Thursday, December 20, 2012

The Creation of Beatshifting (re-shifted)



To give you a little insight into the underlying creative process I'll highlight some of the coolest things I did on this remix of my own song.

  • Use Ableton Live to deconstruct the original song into its component sections. Merge similar tracks from the original into a smaller set of remix stems. 
  • Study The Glitch Mob's music and become entranced by their use of selective silences to create spooky rhythmic effects.
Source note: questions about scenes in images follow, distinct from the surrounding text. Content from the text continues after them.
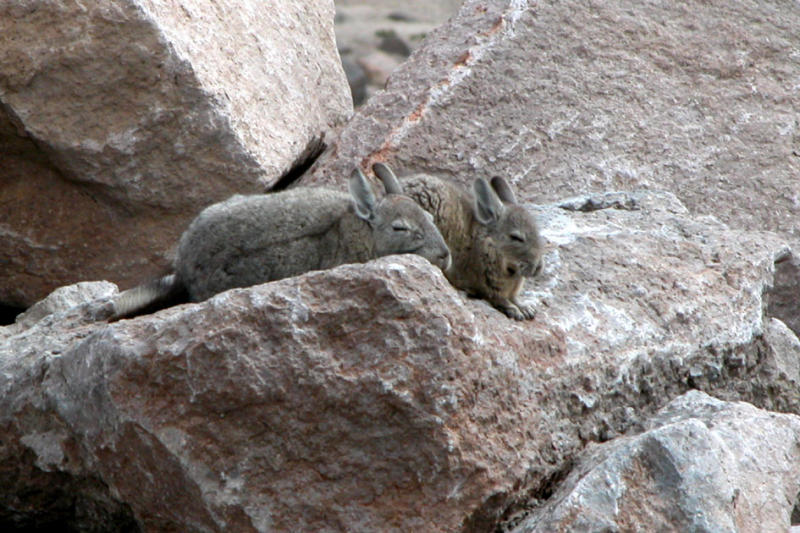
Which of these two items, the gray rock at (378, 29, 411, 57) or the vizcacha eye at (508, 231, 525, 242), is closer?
the vizcacha eye at (508, 231, 525, 242)

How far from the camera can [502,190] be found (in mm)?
7516

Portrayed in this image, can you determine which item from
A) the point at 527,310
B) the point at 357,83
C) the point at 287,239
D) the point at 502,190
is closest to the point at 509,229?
the point at 502,190

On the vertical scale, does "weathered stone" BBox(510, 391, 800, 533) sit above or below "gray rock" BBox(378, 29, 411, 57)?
above

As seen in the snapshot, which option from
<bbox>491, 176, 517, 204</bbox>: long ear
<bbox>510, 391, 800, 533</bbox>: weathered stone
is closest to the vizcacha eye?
<bbox>491, 176, 517, 204</bbox>: long ear

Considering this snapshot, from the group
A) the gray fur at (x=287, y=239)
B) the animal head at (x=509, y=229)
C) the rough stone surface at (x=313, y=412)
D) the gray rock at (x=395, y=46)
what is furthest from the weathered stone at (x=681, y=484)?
the gray rock at (x=395, y=46)

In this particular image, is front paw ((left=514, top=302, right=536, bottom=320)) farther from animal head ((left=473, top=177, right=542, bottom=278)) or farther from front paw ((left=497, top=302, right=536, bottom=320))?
animal head ((left=473, top=177, right=542, bottom=278))

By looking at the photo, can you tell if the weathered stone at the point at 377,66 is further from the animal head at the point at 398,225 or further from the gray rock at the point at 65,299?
the animal head at the point at 398,225

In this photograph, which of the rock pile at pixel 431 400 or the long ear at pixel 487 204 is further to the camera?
the long ear at pixel 487 204

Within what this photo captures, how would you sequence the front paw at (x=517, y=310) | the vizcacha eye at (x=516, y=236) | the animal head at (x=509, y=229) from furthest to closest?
the vizcacha eye at (x=516, y=236), the animal head at (x=509, y=229), the front paw at (x=517, y=310)

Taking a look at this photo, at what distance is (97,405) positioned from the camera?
208 inches

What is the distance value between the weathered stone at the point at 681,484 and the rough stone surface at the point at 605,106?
145 inches

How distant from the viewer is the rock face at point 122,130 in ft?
26.3

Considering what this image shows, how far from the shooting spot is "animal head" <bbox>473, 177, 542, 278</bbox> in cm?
672

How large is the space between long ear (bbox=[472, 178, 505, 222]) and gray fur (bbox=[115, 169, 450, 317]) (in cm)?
43
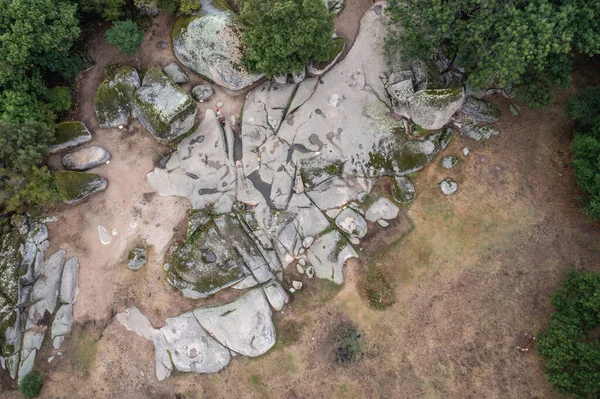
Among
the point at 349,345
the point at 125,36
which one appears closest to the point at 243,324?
the point at 349,345

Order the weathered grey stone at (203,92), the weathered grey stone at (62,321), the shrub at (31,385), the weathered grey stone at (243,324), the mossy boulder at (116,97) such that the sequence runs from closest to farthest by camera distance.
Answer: the shrub at (31,385)
the weathered grey stone at (243,324)
the weathered grey stone at (62,321)
the mossy boulder at (116,97)
the weathered grey stone at (203,92)

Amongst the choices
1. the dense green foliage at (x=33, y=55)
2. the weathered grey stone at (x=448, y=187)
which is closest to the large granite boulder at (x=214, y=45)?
the dense green foliage at (x=33, y=55)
Take this idea totally overboard to create rhythms that as awkward as Napoleon Dynamite by routing some of your tracks into the "Gator" track which has a clips to automate muting of your submix in a rhythmic way.
  • Record your own percussion instrument samples and apply the stochastic music principles pioneered by Iannis Xenakis to create a custom music digital instrument in Kontakt to add randomized chaotic musical noise to your remix.
  • Use Ableton Live's Beat Repeat to sound like every other kid sitting in his bedroom making a remix with Ableton Live in the 2010's. Also automate a low pass filter to get that sweet 'whole-mix filtered' sound.
  • Use the built-in OSX voice to create custom robot lady voice samples, from the terminal.
  • Map a variety of strange percussion sounds to your Launchpad and add mad finger-drumming to your remix.
  • Use Processing to create song art by algorithmically kit-bashing fonts together, blending sections of letters to create a smooth transition between two words.

  • Write a blog post about the process so that your audience can enjoy a full multi-media experience. And so that you can be a pretentious stuck-up geek.